>> BEGIN

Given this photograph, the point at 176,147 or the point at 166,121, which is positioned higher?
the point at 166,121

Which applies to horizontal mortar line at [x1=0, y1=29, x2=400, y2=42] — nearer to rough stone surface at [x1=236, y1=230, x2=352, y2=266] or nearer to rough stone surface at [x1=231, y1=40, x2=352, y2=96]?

>> END
>> BEGIN

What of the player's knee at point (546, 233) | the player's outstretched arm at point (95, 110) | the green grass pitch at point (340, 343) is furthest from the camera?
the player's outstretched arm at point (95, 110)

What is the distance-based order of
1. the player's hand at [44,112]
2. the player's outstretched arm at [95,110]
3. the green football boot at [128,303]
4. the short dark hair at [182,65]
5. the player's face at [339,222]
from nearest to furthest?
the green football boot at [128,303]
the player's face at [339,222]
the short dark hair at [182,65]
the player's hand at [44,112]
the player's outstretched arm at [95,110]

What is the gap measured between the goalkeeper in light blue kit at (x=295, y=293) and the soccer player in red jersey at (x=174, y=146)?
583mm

>> END

Can you reproduce, unchanged, everything from the row containing "Given this photograph, the" down to the row containing "Which applies to", including both of those rows?

Given this photograph, the point at 176,147 or the point at 166,121, which is positioned higher?
the point at 166,121

Which applies to horizontal mortar line at [x1=0, y1=29, x2=400, y2=42] — nearer to rough stone surface at [x1=236, y1=230, x2=352, y2=266] or nearer to rough stone surface at [x1=231, y1=40, x2=352, y2=96]?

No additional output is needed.